Google's seminal paper Hidden Technical Debt in Machine Learning Systems (NIPS 2015) established that ML systems incur massive ongoing maintenance costs—not from model code, but from data dependencies, configuration complexity, and the erosion of abstraction boundaries. The reality is that most ML failures in production stem from data inconsistencies, not algorithmic issues. This phenomenon, known as training-serving skew, occurs when features are computed differently during training versus inference—often due to inconsistent logic implementations across languages, systems, or data pipelines.
Industry leaders learned this lesson through costly experience. Uber built Michelangelo specifically to solve feature consistency after experiencing model degradation. DoorDash reported significant prediction errors in delivery time estimates before implementing their feature store. Netflix developed distributed time travel for feature generation to enable offline testing with historical data. Airbnb created Chronon, a declarative feature engineering framework, to centralize feature computation for both training and inference. Atlassian reduced feature deployment from months to days while improving data consistency from 96% to 99.9% after adopting a feature platform.
Feature stores have emerged as critical infrastructure to address these challenges, providing a single source of truth for feature definitions that both training and serving can rely on. Combined with distributed training frameworks that scale across multiple nodes and accelerators, experiment tracking systems that ensure reproducibility, and serving platforms that handle auto-scaling and traffic management, organizations can build ML pipelines that are robust, scalable, and maintainable.
This article walks you through building a complete ML pipeline for retail demand forecasting—a challenge that costs the industry dearly when done poorly. According to IHL Group research, global retailers lose approximately $1.77 trillion annually due to inventory distortion—out-of-stocks account for $1.2 trillion in lost sales, while overstocking costs another $562 billion in markdowns and waste.

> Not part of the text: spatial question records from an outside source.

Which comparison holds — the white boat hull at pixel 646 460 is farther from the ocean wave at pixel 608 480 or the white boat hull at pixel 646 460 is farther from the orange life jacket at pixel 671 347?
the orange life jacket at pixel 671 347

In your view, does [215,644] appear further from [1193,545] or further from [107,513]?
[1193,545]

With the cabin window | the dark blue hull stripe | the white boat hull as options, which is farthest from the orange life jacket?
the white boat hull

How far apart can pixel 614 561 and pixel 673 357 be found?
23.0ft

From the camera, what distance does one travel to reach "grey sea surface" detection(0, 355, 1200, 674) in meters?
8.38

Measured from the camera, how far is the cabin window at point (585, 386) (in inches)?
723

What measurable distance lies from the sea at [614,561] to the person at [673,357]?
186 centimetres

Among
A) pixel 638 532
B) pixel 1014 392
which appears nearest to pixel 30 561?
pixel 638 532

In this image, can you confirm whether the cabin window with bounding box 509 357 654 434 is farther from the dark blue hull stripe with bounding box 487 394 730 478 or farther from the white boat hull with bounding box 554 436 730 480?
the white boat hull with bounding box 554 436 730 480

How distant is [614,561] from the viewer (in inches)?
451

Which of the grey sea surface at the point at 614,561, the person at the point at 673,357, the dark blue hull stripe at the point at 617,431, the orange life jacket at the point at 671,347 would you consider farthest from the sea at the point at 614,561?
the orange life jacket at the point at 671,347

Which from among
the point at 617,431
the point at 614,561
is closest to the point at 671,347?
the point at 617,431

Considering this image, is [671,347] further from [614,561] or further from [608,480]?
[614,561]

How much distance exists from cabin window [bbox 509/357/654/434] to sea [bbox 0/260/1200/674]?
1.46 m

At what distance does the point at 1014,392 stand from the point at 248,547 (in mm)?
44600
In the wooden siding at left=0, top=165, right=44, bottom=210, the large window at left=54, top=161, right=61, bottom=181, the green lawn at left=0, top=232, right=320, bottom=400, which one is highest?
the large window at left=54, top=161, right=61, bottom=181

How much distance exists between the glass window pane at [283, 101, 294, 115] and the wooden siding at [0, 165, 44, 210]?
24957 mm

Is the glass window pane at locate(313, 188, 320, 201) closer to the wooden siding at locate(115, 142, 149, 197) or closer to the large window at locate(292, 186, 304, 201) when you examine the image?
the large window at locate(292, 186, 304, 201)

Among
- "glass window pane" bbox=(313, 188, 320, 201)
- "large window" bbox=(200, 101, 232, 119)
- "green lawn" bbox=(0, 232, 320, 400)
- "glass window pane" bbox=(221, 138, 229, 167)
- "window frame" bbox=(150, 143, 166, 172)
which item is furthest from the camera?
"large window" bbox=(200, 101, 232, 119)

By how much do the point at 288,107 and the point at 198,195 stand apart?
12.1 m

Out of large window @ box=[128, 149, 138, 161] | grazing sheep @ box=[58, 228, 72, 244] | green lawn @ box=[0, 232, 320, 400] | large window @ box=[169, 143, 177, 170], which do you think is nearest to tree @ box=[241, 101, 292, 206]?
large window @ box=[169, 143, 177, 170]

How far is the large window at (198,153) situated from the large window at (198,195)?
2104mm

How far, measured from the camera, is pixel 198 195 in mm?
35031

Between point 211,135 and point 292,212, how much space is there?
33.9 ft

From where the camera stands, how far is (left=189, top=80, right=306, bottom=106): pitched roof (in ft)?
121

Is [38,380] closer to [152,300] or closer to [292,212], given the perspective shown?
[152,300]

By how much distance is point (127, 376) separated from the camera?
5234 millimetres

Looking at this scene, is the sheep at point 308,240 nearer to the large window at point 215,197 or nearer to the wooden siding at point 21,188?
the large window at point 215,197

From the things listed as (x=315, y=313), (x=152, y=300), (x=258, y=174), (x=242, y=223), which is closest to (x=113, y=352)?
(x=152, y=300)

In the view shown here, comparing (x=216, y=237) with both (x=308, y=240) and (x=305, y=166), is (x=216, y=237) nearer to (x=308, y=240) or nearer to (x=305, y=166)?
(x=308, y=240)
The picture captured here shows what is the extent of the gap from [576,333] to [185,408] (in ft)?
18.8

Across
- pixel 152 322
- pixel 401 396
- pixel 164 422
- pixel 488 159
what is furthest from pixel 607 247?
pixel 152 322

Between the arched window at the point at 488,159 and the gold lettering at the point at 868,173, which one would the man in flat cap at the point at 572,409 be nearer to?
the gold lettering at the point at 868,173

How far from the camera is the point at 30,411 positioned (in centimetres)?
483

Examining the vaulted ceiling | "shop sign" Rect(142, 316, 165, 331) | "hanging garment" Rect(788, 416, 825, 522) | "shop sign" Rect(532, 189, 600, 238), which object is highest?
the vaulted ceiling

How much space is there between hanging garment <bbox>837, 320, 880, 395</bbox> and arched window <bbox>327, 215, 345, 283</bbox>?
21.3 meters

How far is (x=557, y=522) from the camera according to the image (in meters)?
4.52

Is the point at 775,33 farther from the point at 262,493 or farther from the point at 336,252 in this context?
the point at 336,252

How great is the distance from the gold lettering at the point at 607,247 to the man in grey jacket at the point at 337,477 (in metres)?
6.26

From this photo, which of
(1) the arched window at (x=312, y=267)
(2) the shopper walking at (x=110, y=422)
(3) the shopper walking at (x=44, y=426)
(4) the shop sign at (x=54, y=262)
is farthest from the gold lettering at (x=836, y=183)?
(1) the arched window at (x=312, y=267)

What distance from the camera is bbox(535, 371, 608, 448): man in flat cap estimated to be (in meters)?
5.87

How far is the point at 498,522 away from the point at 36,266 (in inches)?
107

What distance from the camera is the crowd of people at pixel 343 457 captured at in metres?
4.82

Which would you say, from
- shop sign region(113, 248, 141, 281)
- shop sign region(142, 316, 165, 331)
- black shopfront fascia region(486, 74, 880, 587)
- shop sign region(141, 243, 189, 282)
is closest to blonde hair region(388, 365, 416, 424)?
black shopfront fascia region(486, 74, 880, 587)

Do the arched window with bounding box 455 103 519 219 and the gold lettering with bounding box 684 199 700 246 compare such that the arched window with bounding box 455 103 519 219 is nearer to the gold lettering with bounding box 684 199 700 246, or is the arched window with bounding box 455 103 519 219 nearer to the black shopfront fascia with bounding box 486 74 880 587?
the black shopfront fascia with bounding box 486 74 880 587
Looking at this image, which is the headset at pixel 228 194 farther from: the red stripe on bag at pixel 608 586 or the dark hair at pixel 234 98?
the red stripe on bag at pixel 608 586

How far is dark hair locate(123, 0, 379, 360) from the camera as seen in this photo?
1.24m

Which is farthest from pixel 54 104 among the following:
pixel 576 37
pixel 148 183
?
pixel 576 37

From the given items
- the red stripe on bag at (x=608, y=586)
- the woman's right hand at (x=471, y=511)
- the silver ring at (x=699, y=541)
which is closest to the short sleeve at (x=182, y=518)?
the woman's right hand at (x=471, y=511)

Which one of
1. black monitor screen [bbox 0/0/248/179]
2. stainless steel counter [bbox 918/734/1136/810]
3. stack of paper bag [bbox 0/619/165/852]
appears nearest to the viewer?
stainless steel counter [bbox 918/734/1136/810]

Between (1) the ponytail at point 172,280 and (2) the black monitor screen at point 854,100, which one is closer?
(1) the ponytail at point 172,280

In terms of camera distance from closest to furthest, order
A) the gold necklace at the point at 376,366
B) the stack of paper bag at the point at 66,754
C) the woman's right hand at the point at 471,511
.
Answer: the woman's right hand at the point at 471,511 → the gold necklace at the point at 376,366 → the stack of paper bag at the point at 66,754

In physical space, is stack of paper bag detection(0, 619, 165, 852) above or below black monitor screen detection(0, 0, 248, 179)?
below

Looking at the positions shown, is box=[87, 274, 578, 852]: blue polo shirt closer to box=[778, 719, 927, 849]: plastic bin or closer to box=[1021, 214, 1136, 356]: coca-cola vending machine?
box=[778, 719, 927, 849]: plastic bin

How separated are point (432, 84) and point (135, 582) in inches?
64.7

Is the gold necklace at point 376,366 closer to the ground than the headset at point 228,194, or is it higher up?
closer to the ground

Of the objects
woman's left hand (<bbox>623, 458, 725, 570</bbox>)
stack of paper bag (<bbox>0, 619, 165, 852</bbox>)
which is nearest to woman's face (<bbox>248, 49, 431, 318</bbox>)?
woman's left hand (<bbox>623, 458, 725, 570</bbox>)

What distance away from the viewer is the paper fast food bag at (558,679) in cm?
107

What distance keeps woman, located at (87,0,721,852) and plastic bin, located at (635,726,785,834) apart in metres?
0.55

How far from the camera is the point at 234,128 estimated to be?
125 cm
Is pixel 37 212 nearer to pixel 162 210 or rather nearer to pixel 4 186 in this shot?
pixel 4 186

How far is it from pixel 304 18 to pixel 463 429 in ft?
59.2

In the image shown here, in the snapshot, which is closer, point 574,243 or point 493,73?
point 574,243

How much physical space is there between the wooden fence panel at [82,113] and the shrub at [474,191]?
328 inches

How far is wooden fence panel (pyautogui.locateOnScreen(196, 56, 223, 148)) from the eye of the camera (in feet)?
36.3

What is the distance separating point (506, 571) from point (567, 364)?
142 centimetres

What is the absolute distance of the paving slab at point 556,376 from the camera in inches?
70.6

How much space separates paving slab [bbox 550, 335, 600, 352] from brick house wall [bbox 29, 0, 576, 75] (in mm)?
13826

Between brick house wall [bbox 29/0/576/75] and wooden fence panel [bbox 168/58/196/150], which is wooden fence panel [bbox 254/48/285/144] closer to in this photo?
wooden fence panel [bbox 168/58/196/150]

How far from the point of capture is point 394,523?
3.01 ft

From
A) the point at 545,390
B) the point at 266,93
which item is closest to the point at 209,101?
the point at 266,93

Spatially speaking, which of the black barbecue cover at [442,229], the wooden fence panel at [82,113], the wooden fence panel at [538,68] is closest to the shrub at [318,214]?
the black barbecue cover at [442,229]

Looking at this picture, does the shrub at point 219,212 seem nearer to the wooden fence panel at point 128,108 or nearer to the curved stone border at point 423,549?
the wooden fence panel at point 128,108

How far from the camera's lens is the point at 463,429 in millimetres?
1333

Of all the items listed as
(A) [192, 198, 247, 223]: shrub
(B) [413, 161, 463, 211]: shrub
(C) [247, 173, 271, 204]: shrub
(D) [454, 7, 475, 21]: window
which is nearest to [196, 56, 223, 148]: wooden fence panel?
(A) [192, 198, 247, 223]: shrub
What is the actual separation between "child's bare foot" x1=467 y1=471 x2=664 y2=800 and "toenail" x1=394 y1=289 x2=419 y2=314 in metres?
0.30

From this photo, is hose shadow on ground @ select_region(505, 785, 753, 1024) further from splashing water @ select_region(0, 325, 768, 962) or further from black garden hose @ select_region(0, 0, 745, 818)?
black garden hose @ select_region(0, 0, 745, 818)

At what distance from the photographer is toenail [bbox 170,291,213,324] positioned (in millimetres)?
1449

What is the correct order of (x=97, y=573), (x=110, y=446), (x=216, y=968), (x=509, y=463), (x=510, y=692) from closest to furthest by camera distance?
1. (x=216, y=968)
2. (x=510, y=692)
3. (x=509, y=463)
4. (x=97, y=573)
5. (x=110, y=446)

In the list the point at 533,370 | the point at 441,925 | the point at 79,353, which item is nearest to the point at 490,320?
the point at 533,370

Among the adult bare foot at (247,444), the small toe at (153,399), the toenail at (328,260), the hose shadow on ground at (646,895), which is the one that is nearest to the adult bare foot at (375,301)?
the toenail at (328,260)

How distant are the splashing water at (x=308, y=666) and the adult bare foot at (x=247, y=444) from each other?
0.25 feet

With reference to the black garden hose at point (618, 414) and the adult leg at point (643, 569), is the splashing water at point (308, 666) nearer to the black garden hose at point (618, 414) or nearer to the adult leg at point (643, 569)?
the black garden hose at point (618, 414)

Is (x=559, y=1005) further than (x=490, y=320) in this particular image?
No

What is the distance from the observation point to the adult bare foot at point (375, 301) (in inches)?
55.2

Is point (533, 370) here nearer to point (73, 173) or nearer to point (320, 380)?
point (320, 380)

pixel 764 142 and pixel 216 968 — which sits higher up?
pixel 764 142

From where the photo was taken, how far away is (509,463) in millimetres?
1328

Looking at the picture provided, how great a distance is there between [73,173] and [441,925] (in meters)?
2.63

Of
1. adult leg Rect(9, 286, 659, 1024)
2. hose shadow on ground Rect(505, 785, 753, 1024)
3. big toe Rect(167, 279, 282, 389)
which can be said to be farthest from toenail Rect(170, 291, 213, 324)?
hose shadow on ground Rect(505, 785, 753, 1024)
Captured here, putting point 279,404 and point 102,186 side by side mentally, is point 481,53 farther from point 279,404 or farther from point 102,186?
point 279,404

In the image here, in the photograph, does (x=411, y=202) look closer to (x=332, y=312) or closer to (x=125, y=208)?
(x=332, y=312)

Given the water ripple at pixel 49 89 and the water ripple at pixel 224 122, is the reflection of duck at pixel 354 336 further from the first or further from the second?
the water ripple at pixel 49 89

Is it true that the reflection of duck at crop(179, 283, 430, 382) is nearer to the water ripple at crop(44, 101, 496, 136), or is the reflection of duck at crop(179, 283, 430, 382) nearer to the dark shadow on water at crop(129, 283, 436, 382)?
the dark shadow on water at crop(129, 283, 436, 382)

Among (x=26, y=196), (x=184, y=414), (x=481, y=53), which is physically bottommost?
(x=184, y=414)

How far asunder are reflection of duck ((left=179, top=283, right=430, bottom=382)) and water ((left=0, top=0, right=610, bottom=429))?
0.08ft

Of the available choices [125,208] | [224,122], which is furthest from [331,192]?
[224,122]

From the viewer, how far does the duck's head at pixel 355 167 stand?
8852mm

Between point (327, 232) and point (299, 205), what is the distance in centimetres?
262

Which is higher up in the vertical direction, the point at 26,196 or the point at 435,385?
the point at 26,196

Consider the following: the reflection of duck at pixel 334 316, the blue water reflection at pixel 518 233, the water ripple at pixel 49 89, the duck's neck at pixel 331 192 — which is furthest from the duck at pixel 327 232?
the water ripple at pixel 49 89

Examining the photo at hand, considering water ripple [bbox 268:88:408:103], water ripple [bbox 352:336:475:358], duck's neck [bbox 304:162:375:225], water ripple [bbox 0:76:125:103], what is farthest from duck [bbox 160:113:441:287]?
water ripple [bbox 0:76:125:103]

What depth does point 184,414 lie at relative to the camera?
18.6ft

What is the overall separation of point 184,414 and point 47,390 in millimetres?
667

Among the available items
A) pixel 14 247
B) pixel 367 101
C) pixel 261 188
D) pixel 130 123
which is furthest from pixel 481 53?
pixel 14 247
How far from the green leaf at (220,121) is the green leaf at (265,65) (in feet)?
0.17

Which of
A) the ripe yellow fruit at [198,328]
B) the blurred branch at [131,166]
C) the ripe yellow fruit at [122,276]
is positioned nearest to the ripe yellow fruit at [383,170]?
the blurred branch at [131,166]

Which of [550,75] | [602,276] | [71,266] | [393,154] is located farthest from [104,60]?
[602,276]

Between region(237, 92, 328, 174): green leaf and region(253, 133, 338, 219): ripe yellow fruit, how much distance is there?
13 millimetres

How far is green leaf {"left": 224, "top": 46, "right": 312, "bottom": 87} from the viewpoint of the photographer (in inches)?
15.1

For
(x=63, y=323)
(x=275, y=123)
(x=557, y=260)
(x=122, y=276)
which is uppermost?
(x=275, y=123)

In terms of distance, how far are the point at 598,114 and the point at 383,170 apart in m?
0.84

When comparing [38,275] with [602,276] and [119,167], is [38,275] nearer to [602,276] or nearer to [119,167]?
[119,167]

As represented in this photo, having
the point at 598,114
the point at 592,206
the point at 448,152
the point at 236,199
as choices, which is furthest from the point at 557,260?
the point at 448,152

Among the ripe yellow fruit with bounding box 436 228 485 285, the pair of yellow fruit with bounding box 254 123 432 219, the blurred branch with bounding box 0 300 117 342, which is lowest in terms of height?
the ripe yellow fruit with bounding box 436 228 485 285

Our use case is inspired by the Walmart Store Sales Forecasting challenge on Kaggle and draws from techniques used in the M5 Forecasting Competition—the largest retail forecasting benchmark to date, featuring 42,840 hierarchical time series of Walmart unit sales. We predict weekly sales across multiple stores and departments using historical patterns, temporal features, and economic indicators.
To build this pipeline, we use Red Hat OpenShift AI, which provides a comprehensive platform for the complete ML lifecycle by integrating open source projects and operators. This article demonstrates a subset of its capabilities:
- Feast for feature management — with PostgreSQL for registry, Redis for online serving, and Ray for distributed offline computations
- Kubeflow Training Operator for distributed training — supporting both NVIDIA (CUDA/NCCL) and AMD (ROCm/RCCL) accelerators
- MLflow for experiment tracking and model registry
- KServe for auto-scaling model serving
Most importantly, we show how the same feature definitions power both training and inference, eliminating the training-serving skew that plagues production ML systems.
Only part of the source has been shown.